>> BEGIN

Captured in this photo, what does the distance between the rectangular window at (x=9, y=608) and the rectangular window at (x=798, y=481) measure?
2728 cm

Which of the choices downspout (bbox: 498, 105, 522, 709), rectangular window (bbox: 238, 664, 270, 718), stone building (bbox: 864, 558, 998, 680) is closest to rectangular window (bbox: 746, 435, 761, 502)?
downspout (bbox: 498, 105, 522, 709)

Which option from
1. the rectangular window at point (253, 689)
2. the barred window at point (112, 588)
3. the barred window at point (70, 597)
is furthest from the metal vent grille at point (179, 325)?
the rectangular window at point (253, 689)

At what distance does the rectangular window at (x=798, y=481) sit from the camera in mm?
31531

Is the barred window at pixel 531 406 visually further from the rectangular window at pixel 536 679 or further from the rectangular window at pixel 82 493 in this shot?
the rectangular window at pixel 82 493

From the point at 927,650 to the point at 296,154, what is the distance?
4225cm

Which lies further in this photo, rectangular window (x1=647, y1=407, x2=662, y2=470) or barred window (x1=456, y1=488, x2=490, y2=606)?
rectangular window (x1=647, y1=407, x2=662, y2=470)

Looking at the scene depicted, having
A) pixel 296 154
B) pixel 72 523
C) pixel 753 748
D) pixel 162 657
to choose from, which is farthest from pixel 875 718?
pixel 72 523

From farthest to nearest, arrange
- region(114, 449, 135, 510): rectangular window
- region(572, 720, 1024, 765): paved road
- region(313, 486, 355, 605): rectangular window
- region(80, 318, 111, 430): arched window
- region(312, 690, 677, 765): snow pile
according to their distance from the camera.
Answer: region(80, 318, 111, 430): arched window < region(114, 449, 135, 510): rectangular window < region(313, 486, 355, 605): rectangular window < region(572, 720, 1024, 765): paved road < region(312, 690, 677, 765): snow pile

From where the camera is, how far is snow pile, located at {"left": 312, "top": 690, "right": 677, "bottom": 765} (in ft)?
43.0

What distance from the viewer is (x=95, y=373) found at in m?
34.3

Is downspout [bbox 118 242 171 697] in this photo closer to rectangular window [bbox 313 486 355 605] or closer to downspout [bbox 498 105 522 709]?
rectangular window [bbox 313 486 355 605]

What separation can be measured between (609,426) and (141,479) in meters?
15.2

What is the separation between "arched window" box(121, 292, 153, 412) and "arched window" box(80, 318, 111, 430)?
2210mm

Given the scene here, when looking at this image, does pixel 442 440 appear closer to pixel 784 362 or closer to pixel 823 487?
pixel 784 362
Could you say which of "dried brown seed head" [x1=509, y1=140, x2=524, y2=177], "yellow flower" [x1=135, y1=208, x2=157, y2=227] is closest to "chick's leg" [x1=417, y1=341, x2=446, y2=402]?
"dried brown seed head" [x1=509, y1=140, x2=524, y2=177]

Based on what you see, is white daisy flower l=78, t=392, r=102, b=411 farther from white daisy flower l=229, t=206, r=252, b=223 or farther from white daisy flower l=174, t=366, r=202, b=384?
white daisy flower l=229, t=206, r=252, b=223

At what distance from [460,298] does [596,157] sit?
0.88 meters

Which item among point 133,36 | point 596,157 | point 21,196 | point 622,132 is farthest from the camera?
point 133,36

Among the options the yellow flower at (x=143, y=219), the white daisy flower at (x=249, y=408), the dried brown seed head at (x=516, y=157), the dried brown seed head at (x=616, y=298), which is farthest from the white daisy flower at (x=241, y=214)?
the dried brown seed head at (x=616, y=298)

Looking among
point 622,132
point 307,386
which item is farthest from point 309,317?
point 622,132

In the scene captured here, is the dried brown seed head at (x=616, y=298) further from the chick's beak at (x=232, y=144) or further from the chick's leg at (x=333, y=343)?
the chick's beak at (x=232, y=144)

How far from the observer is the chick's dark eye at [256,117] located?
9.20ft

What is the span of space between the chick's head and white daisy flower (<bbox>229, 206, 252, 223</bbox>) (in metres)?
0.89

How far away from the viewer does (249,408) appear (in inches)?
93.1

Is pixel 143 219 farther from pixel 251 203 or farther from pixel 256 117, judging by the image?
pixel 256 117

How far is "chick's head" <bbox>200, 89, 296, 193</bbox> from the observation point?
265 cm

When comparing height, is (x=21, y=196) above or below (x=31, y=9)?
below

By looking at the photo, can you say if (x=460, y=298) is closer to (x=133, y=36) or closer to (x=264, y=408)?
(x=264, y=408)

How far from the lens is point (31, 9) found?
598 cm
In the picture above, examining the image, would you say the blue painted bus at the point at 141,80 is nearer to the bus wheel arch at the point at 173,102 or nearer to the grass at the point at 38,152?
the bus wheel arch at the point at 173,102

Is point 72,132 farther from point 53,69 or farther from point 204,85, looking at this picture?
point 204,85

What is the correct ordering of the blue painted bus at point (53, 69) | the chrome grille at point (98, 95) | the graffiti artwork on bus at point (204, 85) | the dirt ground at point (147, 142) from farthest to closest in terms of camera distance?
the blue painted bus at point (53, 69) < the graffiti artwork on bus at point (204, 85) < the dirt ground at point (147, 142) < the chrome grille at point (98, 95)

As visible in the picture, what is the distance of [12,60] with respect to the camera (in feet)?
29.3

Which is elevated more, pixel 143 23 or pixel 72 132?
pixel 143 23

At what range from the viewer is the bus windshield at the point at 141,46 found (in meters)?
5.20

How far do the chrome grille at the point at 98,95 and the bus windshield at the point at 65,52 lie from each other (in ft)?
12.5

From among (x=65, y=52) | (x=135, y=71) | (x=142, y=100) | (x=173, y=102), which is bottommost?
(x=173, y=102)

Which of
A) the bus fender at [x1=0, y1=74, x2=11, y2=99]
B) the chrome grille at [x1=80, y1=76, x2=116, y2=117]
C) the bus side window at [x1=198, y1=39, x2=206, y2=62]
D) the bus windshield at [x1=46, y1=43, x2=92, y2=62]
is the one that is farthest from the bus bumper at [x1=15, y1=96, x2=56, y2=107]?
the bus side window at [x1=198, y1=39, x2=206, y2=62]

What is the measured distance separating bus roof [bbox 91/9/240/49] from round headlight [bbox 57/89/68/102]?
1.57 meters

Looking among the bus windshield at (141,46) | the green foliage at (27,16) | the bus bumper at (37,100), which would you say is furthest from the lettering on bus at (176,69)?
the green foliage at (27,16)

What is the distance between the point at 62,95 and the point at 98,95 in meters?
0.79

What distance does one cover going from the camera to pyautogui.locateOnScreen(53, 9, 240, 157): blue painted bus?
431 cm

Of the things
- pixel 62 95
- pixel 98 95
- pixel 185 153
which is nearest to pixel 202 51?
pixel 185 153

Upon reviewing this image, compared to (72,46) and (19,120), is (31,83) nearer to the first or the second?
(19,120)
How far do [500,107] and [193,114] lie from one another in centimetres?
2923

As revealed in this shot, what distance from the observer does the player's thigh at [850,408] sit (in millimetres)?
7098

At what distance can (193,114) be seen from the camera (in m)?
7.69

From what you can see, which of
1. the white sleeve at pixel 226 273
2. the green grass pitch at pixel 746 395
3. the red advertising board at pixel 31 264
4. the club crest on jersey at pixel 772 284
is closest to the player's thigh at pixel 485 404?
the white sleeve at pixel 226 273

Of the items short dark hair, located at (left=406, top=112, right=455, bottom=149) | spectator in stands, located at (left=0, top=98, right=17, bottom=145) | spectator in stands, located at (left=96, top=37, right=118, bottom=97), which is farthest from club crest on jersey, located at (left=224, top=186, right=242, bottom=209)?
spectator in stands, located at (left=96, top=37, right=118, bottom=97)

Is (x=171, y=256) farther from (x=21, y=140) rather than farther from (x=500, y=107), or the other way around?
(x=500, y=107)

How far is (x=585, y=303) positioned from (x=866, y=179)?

>> END
>> BEGIN

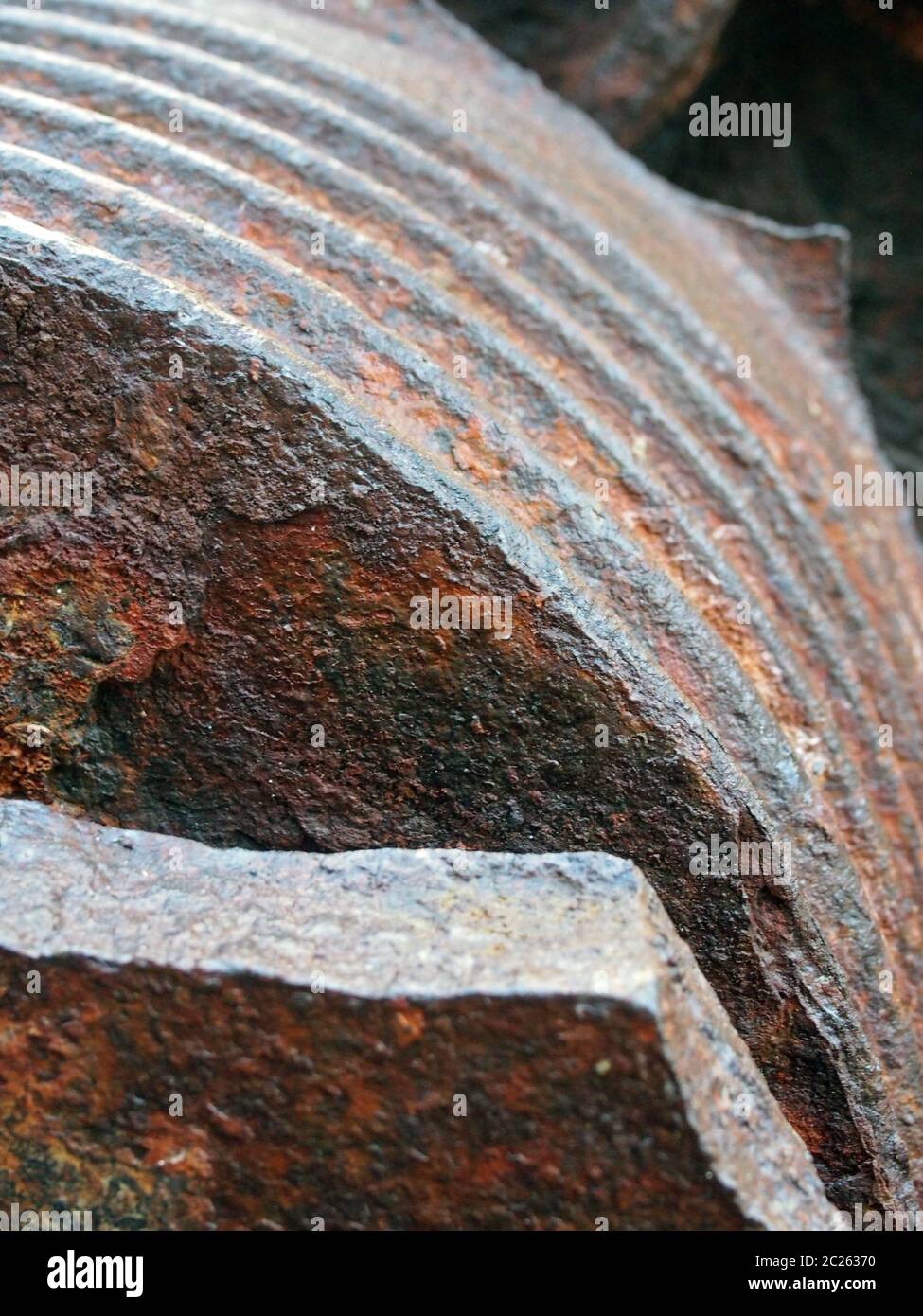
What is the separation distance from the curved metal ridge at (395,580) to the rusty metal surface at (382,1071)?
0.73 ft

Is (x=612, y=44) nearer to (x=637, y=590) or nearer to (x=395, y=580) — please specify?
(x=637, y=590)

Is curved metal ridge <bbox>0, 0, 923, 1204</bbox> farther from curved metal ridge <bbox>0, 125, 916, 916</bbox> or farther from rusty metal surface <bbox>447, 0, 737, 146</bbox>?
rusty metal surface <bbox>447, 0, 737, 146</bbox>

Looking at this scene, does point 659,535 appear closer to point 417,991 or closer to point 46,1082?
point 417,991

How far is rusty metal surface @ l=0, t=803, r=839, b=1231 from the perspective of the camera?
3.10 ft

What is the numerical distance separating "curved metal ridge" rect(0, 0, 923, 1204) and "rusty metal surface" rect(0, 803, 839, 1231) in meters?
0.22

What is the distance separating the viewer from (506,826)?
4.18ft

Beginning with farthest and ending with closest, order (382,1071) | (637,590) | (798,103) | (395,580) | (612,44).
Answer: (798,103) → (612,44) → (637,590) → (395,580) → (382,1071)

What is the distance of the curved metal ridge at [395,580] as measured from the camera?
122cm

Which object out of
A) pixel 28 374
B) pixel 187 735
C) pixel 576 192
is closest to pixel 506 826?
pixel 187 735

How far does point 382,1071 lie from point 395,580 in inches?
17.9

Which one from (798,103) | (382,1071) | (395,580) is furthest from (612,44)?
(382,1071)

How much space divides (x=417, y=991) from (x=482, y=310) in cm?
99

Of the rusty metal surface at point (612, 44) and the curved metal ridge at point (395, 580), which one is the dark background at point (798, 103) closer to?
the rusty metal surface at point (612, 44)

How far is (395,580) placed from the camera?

>> END

Find each row above that contains the string "bumper" and copy every one of those rows in full.

> **Complete answer**
is the one that is farthest from the bus bumper at [x1=15, y1=96, x2=56, y2=107]?
Looking among the bus windshield at (141,46) | the green foliage at (27,16) | the bus bumper at (37,100), which would you say is furthest from the lettering on bus at (176,69)?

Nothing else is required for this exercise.